++++ Available data ++++

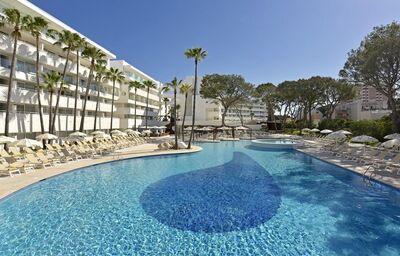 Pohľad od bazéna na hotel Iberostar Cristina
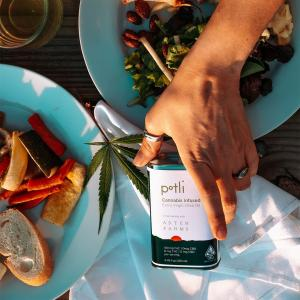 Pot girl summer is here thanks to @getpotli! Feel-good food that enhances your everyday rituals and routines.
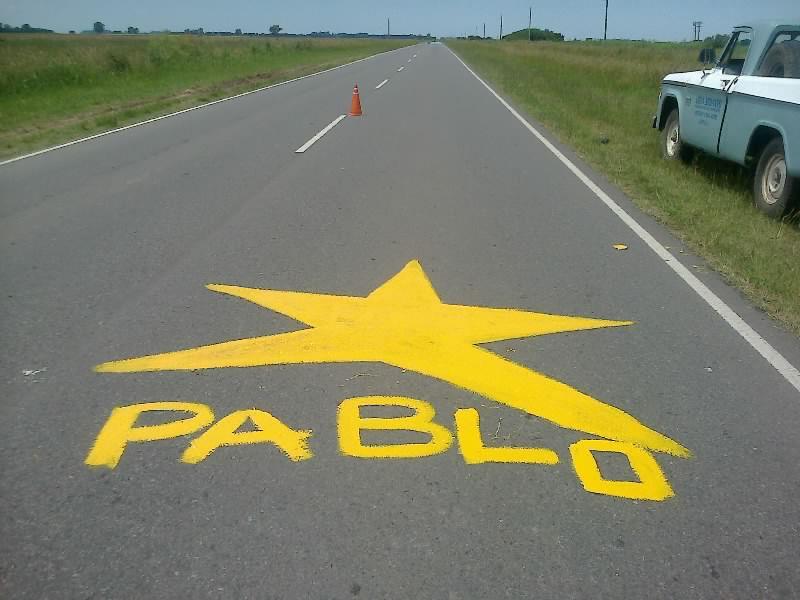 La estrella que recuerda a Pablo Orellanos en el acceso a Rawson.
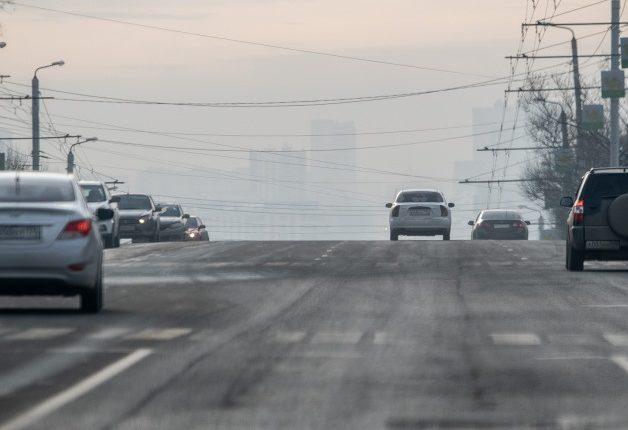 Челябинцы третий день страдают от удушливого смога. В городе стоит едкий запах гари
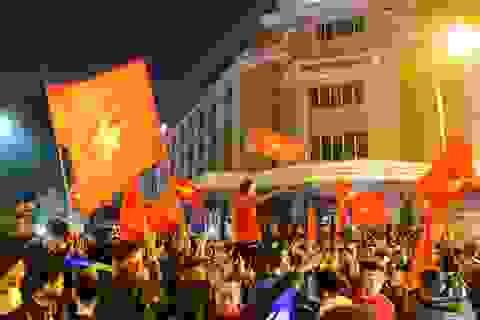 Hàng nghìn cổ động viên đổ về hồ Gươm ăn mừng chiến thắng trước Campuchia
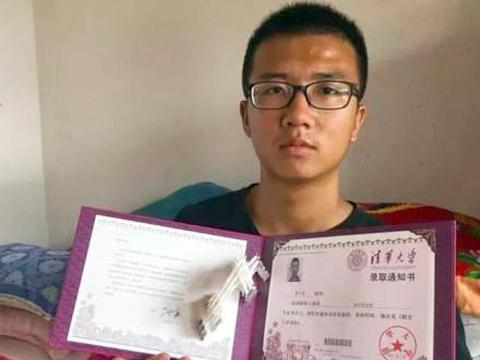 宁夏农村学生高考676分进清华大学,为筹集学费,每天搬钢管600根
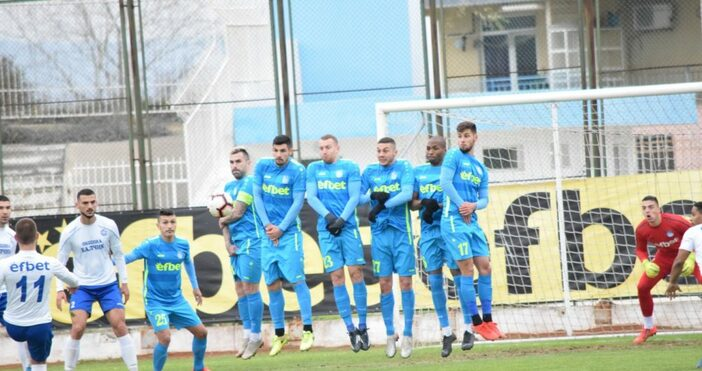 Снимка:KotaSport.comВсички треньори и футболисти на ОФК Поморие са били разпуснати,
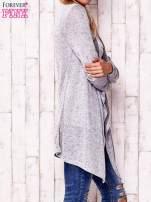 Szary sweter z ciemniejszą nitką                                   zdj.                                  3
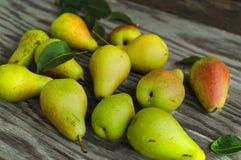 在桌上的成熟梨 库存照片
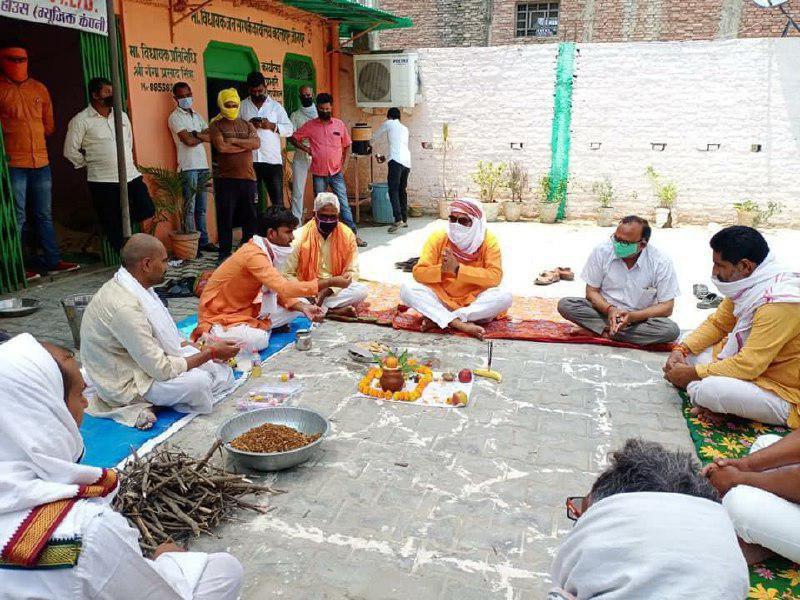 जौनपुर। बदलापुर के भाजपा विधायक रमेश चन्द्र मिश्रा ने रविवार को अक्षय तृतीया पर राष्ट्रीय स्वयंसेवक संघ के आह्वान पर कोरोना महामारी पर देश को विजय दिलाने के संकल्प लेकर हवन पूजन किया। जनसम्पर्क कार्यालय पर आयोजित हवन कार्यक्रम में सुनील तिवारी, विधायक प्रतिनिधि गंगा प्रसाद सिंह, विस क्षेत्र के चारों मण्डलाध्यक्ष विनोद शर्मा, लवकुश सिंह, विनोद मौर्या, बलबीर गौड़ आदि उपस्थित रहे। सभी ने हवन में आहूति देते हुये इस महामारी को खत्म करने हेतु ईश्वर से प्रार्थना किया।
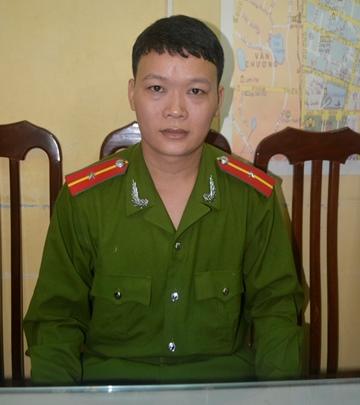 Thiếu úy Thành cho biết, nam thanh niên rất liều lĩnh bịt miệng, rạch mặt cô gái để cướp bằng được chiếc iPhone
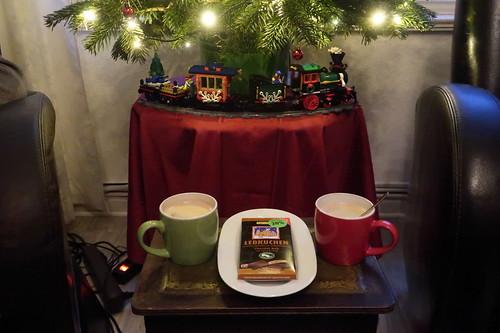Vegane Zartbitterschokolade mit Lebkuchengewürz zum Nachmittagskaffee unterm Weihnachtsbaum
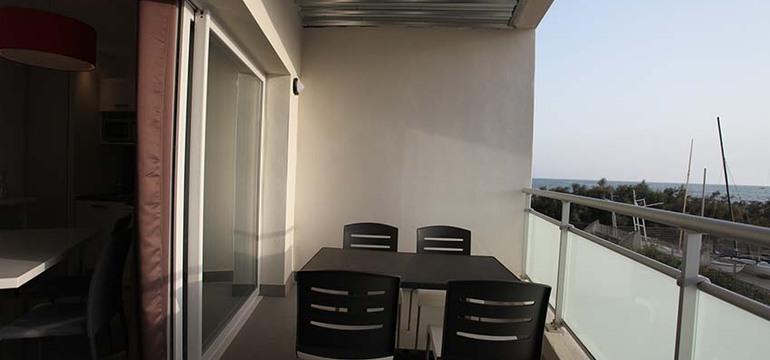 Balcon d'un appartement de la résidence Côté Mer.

++++

_Instructions to follow_. Before printing anything, remove the pictures; then print all the records exactly.

_Exercise result_.
 Pohľad od bazéna na hotel Iberostar Cristina
 Pot girl summer is here thanks to @getpotli! Feel-good food that enhances your everyday rituals and routines.
 La estrella que recuerda a Pablo Orellanos en el acceso a Rawson.
 Челябинцы третий день страдают от удушливого смога. В городе стоит едкий запах гари
 Hàng nghìn cổ động viên đổ về hồ Gươm ăn mừng chiến thắng trước Campuchia
 宁夏农村学生高考676分进清华大学,为筹集学费,每天搬钢管600根
 Снимка:KotaSport.comВсички треньори и футболисти на ОФК Поморие са били разпуснати,
 Szary sweter z ciemniejszą nitką                                   zdj.                                  3
 在桌上的成熟梨 库存照片
 जौनपुर। बदलापुर के भाजपा विधायक रमेश चन्द्र मिश्रा ने रविवार को अक्षय तृतीया पर राष्ट्रीय स्वयंसेवक संघ के आह्वान पर कोरोना महामारी पर देश को विजय दिलाने के संकल्प लेकर हवन पूजन किया। जनसम्पर्क कार्यालय पर आयोजित हवन कार्यक्रम में सुनील तिवारी, विधायक प्रतिनिधि गंगा प्रसाद सिंह, विस क्षेत्र के चारों मण्डलाध्यक्ष विनोद शर्मा, लवकुश सिंह, विनोद मौर्या, बलबीर गौड़ आदि उपस्थित रहे। सभी ने हवन में आहूति देते हुये इस महामारी को खत्म करने हेतु ईश्वर से प्रार्थना किया।
 Thiếu úy Thành cho biết, nam thanh niên rất liều lĩnh bịt miệng, rạch mặt cô gái để cướp bằng được chiếc iPhone
Vegane Zartbitterschokolade mit Lebkuchengewürz zum Nachmittagskaffee unterm Weihnachtsbaum
 Balcon d'un appartement de la résidence Côté Mer.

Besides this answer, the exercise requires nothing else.